My first reason is the attitude of the authorities in Zug, where my own OMNIA business is headquartered. The Swiss financial policy makers have generally backed the right horse over the years, and I don’t see any reason to change that opinion now. The approach that they’ve taken to regulating crypto currencies – including the raising of capital via ICOs – has been typically open, and I think this will continue. It has helped to create a thriving community of like-minded innovators in the so-called Crypto Valley in Zug, and I think this will be a policy that should continue for some time.
A positive outlook
But what’s the broader outlook for ICOs? Well, I think that one of the most fundamental issues that the new breed of financial innovators will need to address in 2018 and beyond is security. So much of the way that the global financial system works is down to faith – faith in the stability and security of the systems and processes that underpin the markets. And the fact is that the blockchain technology that works behind crypto currencies, and the technology that supports the actual nuts and bolts of any Initial Coin Offering – the digital wallets, the web pages and the smart contracts – is all still relatively new. Ensuring the security of all of these different elements – and protecting potential investors from the attentions of ever more sophisticated hackers – is, I believe, absolutely fundamental to making sure that ICOs can be viable again.

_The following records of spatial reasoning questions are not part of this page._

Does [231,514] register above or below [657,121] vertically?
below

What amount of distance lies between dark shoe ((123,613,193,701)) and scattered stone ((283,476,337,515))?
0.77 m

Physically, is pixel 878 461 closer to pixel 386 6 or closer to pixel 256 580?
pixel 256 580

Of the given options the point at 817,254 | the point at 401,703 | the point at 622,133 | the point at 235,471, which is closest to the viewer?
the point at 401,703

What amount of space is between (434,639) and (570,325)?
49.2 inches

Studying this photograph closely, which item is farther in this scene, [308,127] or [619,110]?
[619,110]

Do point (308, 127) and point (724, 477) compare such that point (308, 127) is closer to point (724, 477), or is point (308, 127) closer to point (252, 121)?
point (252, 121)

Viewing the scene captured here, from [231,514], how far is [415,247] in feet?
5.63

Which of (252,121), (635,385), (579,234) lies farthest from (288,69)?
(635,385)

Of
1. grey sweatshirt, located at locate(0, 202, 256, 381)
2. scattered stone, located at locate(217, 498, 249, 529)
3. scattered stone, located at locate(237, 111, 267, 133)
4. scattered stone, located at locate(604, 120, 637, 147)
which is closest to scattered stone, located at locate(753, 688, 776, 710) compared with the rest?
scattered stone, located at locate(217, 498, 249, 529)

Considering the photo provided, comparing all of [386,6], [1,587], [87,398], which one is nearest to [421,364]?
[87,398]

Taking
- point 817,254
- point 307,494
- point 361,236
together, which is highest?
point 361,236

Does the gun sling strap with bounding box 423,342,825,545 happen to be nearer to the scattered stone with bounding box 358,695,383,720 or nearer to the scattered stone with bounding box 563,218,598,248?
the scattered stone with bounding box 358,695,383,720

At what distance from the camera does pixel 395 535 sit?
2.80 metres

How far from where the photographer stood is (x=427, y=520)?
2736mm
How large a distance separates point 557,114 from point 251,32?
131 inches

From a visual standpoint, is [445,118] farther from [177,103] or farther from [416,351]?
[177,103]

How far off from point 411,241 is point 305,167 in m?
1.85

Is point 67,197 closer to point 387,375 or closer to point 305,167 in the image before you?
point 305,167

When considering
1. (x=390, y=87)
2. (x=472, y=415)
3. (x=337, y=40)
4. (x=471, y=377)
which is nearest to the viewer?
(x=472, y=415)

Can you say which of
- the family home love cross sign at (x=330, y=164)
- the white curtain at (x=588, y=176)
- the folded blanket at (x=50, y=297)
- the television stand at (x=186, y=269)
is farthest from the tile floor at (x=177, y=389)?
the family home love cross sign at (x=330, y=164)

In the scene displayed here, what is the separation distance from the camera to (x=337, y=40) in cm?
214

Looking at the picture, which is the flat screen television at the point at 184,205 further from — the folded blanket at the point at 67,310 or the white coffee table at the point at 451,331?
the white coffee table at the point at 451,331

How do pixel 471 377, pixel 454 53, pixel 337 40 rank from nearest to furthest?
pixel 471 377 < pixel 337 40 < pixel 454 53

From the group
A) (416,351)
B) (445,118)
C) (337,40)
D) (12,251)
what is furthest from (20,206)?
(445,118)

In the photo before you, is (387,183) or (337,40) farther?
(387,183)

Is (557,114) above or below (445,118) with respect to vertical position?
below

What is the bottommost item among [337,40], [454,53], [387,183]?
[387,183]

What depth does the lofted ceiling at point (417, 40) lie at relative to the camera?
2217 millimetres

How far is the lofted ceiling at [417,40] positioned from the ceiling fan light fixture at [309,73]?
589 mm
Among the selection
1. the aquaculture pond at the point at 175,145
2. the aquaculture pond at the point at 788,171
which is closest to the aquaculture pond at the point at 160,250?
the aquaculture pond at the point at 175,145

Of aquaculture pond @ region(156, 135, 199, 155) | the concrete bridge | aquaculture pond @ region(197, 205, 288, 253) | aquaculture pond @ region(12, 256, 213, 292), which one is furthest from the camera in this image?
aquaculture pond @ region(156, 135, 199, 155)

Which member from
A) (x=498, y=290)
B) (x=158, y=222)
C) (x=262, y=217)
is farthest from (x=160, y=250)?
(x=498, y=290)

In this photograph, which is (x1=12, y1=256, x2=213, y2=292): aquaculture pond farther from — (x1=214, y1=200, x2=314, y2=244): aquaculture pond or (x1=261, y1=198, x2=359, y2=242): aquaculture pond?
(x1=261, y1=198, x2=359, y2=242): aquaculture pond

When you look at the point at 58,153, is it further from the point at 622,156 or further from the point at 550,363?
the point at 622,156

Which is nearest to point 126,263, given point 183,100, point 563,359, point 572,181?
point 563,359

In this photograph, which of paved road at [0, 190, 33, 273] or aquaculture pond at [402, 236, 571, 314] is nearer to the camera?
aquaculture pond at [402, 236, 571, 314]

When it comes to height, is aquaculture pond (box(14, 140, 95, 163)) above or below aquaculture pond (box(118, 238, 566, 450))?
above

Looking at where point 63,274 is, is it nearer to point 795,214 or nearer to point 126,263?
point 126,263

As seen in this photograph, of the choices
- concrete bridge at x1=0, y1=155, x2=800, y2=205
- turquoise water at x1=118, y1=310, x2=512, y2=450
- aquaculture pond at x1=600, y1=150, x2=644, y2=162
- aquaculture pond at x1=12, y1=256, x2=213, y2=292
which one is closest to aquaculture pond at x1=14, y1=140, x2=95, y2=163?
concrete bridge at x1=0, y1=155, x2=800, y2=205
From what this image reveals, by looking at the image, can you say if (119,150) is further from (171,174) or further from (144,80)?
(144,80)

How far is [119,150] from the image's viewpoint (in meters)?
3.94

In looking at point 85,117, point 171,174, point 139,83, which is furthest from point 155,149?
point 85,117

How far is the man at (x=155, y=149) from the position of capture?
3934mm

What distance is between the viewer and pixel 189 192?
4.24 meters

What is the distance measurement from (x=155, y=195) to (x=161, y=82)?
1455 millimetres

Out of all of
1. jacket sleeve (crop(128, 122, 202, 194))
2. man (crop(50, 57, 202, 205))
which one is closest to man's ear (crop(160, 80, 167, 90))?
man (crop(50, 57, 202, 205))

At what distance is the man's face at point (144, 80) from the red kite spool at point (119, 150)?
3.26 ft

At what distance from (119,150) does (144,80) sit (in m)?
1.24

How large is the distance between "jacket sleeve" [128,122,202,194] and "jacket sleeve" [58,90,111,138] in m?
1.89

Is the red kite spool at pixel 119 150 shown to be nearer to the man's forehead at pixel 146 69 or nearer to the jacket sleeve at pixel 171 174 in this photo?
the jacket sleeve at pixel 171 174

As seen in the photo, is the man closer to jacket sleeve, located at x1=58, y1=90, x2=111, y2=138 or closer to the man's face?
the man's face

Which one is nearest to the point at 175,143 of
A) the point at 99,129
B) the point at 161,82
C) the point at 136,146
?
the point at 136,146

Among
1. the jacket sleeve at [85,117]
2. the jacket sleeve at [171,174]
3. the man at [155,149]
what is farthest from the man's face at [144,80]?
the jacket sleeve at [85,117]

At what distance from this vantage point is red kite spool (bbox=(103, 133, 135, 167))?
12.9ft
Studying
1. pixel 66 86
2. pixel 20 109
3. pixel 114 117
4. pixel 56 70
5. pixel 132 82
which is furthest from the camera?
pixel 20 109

Because if we get these kinds of security details right, then I believe that the ICO boom will continue through 2018, even in the face of increasing regulation from financial authorities. A big part of this, I think, is down to the rate at which this kind of technology accelerates – the applications of blockchain technology are increasing every day, and ICOs will remain a valid way of raising the necessary capital to fund this growth. It’s also possible that ICOs, and blockchain-based cryptocurrencies in general, will simply become more mainstream in the years to come – while it’s clear that the authorities are quite rightly keen to clamp down hard on those who are attempting to cheat investors, as the market grows, and the regulations become clearer, I think that regulatory involvement will ultimately only be a positive influence.
Trust, transparency and reliability are fundamentally important to any financial process or system, and so I think that it is actually a positive sign that the authorities are taking more of an interest in crypto currencies and ICOs in particular. For me, this heightened attention is in some ways a mark of the continuing robust health of this new financial reality – and I’m fascinated to see where it will lead.
Throughout last year, ICOs were the most visible sign of a new way of operating in an era of fast-moving technological development – and I personally don’t see any reason why that revolution should stop any time soon.